Welcome to the 1983 Show
In the run up to this contest one of the Conservative Councillors in Reading, a man called Richard Willis, wrote on his blog of his excitement at the prospect of his party, long in the wilderness returning to ‘power’, “it feels just like 1979″, he gushed.
This begs the question; ‘How exactly would he know that?’ I have never been sure of Councillor Willis’ age, these Tories have a way of looking middle aged before their time and he was never exactly trendy – all dark blue suit and bluster – but I’m pretty sure he must be still under 40. He must have been under 10 in 1979 – not exactly an age when you gauge the feel of electoral events. But we can all pretend, and Councillor Willis, who blogs a lot has always had an over-active imagination.
So it isn’t really his fault that he’s wrong on the 1979 thing. 1979 was a much more polarised affair that today. The Conservatives were offering something altogether more hard line, the economic problems, though equally real, were also very different and the persona of the party leaders was polls apart from today. But you can’t blame Councillor Willis and the like for getting over excited. At the time he wrote it, with Labour seemingly falling apart, David Cameron a shoo in for Number 10 and the Liberals sidelined, it should have felt more like a Tory version of 1997. Since then it has been variously 1992 and 1974, but after the first two debates it’s been welcome to the 1983 show.
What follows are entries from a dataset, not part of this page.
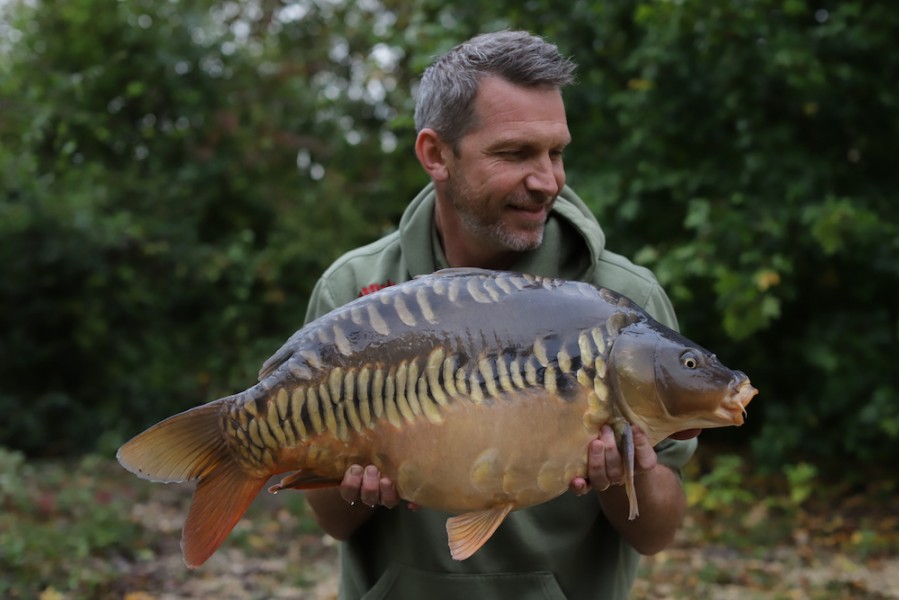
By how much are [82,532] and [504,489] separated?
176 inches

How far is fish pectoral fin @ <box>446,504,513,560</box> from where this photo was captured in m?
1.92

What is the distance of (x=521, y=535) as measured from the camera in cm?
234

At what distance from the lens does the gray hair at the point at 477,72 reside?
7.67ft

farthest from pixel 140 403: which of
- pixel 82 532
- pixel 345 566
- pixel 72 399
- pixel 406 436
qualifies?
pixel 406 436

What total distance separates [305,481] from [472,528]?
1.09 feet

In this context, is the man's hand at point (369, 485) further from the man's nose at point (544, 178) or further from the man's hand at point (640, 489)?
the man's nose at point (544, 178)

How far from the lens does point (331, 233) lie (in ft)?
28.9

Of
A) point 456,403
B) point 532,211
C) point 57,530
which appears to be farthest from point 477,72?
point 57,530

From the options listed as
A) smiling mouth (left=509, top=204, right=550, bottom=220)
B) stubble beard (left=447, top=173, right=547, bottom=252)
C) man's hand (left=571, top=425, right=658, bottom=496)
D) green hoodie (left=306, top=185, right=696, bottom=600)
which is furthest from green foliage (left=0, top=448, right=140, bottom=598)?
man's hand (left=571, top=425, right=658, bottom=496)

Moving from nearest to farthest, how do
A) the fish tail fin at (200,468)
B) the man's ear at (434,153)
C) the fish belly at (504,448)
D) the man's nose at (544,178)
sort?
1. the fish belly at (504,448)
2. the fish tail fin at (200,468)
3. the man's nose at (544,178)
4. the man's ear at (434,153)

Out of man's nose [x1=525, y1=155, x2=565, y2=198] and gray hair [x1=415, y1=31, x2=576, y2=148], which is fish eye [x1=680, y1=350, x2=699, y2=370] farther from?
gray hair [x1=415, y1=31, x2=576, y2=148]

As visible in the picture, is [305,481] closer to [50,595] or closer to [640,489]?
[640,489]

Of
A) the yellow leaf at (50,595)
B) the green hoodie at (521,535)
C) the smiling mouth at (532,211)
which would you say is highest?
the smiling mouth at (532,211)

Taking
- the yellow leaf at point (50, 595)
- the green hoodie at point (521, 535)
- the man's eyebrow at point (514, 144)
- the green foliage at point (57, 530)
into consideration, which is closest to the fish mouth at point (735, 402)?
the green hoodie at point (521, 535)
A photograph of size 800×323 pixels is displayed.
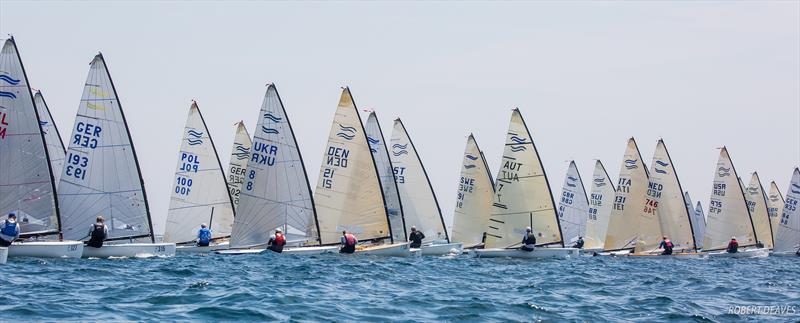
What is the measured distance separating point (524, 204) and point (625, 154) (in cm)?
1417

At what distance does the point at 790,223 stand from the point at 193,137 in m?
36.6

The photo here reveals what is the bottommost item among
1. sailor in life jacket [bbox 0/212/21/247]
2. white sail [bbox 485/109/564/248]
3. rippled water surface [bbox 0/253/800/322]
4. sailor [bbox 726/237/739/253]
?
rippled water surface [bbox 0/253/800/322]

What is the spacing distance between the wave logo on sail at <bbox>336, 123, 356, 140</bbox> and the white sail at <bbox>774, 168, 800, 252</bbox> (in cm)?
3302

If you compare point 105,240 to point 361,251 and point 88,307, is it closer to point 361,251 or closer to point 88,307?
point 361,251

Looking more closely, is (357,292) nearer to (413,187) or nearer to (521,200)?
(521,200)

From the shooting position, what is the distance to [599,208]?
6762 centimetres

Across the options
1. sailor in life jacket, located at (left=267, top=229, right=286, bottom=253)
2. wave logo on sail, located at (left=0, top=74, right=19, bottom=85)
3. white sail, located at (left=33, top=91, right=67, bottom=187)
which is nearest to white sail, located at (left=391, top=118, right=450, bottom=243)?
sailor in life jacket, located at (left=267, top=229, right=286, bottom=253)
’83 was, I also suspect, somewhat before Councillor Willis time in political life. It was unique in the elections I’ve been involved with because it was the only time the campaigns made a really significant difference to the outcome. The Conservatives were always going to win and win big on that occasion, but in the final two weeks of the campaign Labour suffered catastrophic indiscipline, appalling PR and serial incompetence from their leadership. The ‘Alliance’, an electoral pact between the Liberal and Social Democratic Party, as it was then, built support at Labour’s expense and, with the result a foregone conclusion, was able to eat into Labour’s vote, take second place in a few polls, and almost made it into second place in the popular vote. As it was they didn’t – in fact they lost seats they had taken at by-elections earlier in the Parliament though they gained 12 overall.
While there was movement during the campaign in 1992 it was always small scale and within the margin of error of many polls. In 1983, while the result was never in doubt, the implications for the two party system and for the then opposition, were very serious. When a party, whoever they might be and whatever they might stand for, gets more votes across the land than another yet ends up with many fewer representatives there is something horrendously wrong.
1983 avoided this situation by the narrowest of margins. During that campaign we saw the interesting spectacle of Margaret Thatcher, no less, building up the Labour threat in the days before the poll so to avoid complacency among Conservative voters. Maybe it worked to some extent and 1983 did not produce the outcome some had feared. The Conservatives managed just over 42% of the vote. The left of centre alternatives split almost evenly between Labour and the Alliance – result Tory domination.
2010 is the 1983 show revisited because it is the first genuine threat to the two party system since the Alliance imploded after Neil Kinnock’s heartland strategy saw them off in 1987. There is a real possibility that the anti-politics mood of the electorate and the failure, so far, of David Cameron to convince the electorate of his agenda will lead to an outcome that will genuinely break apart the old order. No quite the outcome that Councillor Willis was anticipating those months ago.
I don’t gamble but, if I had, at every other election in my political lifetime I would have put money on the outcome. Not this time. This an election where nothing can be taken for granted and there may yet be twists that enable someone to establish a clear victory but with non-Conservative forces so manifestly divided it would be premature to write off either David Cameron or the prospects of a working overall majority for the Conservatives.